▸ **Extrait du document**:
------------
Je possédais les deux marques fortes du secteur. Je devais m’installer partout en France. J’ai commencé par Bordeaux, puis je suis allé à Nantes, Strasbourg, Marseille… Je n’étais pas le seul distributeur de ces marques, mais j’étais celui qui occupait le plus de territoire.

En 1995, vous lancez votre propre marque, Kariban. Pourquoi ?

Les grandes marques ne proposaient qu’un t-shirt, un sweat-shirt et un polo avec quelques couleurs. On devait être capable de proposer des chemises, des bermudas, des polaires, des coup-vents… J’ai eu l’idée de créer mes propres produits. Mais je ne connaissais rien à la fabrication.

Comment avez-vous procédé ?

J’ai entendu parler de l’île Maurice. On disait qu’on y fabriquait du textile de qualité, que les fabricants travaillaient sérieusement… J’y suis allé, j’ai visité des usines. J’accroche avec une ou deux. J’ ai commencé avec deux modèles de chemises et un polo de rugby. En 1998, je voulais être plus compétitif et proposer d’autres produits. Je suis donc parti à Hong Kong. J’ai commencé mes importations asiatiques. Dans le même temps, j’ai compris que la France ne suffisait pas : j’ai donc racheté un distributeur en Belgique. A partir des années 2000, j’ai continué à développer ce modèle.

Dans quels pays vos produits sont-ils fabriqués ?

On a réduit notre production en Chine. Nous réalisons 60% de notre production au Bangladesh, 20% en Chine, 10% au Pakistan. Le reste est fabriqué en Inde et en Turquie.

Envisagez-vous de relocaliser une partie de la production en France ?

On a lancé un t-shirt d’origine France, mais il est cinq ou six fois plus cher… Si les gens sont prêts à payer beaucoup plus cher, je suis prêt à tout relocaliser !

De nombreuses entreprises prennent des engagements en la matière…

On développe de plus en plus le bio, le recyclé, etc. Et c’est notre devoir. Quant au fait de relocaliser une partie de la production, on serait ravis de le faire. Mais au Bangladesh, ils ont le droit de manger et de travailler. Si vous enlevez l’industrie textile à ces pays, ils vont tomber dans une misère absolue. Les clichés selon lesquelles il y aurait des enfants dans les usines sont faux. Les conditions déplorables étaient une réalité, ça l’est encore en partie, mais les choses sont en train de changer.

J’y vais deux fois par an depuis quinze ans. J’ai vu ce pays progresser, évoluer. Le chantier est encore colossal : il y a d’énormes progrès à faire sur les conditions de travail, sur les salaires, etc. Mais il y a des évolutions positives : les femmes travaillent, les crèches dans les usines se développent… Ils ont le droit de bosser. Sinon, que deviendraient-ils ? On est d’accord pour leur vendre des Airbus, des tramways ou des centrales, mais sans rien leur acheter ? Il faut raison garder et trouver un juste milieu.

Mais je reconnais qu’il faut continuer à leur mettre la pression pour qu’il y ait de plus en plus de partage des richesses et que les droits humains soient davantage respectés, car ils sont en retard sur ces sujets. On y participe.

Comment contrôlez-vous l’application du cahier des charges que vous imposez à vos sous-traitants ?
------------
▸ **Consigne**:
Rédigez la suite de l'entretien consacré à la marque Kariban, en partant de sa dernière phrase. La liste ci-dessous n'a aucun rôle ici.

▸ **Bloc de données**:
------------
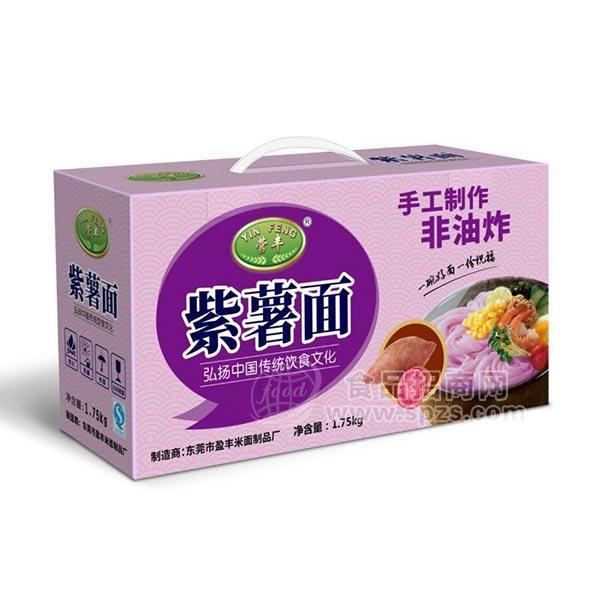 ·营丰  紫薯面  礼盒装 1.75kg 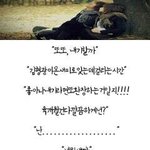 [추억팔이] 요즘 다시 <b>인소</b>를보기시작했는데ㅠㅠㅠㅠㅠ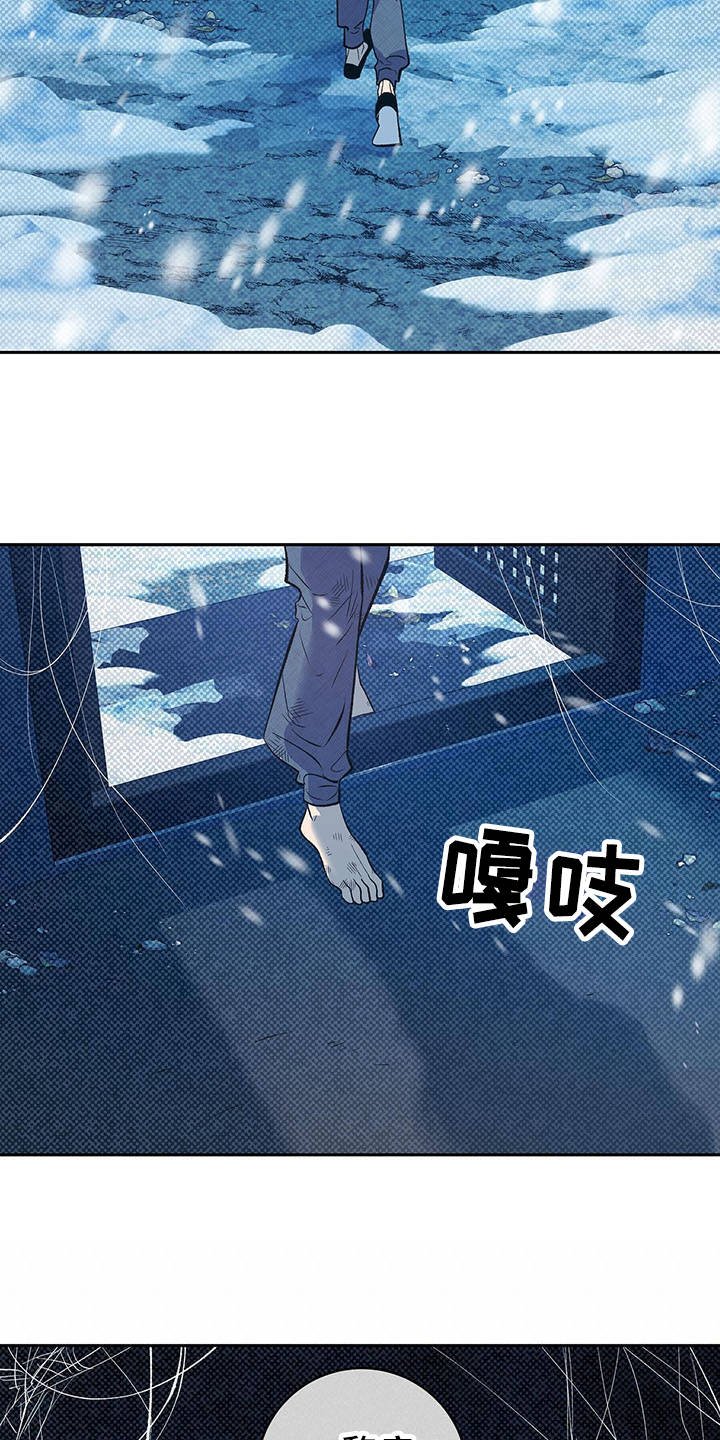 第1章：半鬼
------------
▸ **Réponse**:
En premier lieu, ce sont les grosses entreprises mondiales qui leur ont mis la première pression. Elles ont un pouvoir énorme sur eux : ce sont leurs plus gros clients. Ces entreprises ont donc réalisé le plus gros du travail. Pourquoi ? Il ne faut pas être hypocrite : ces entreprises ont subi une pression énorme – et fondée – de la part des consommateurs. Elles ont donc dû s’assurer que les conditions s’amélioraient. Dans la foulée, de nombreux organismes de contrôle délivrant les certifications ont vu le jour. A notre petite échelle, nous avons un bureau sur place et des équipes.

Les entreprises avec lesquelles on travaille doivent répondre à un cahier des charges précis. On est en permanence dans ces entreprises. On sélectionne les plus belles usines. J’y vais deux fois par an. En cumulé, avec toutes mes équipes, on s’y rend au moins six fois par an. Tous les deux mois, pendant une semaine, ils voient une équipe de chez nous qui déboule.

En parallèle, vous êtes impliqué dans le rugby en tant que président de l’Union Bordeaux-Bègles. Un poste que vous occupez depuis 2007.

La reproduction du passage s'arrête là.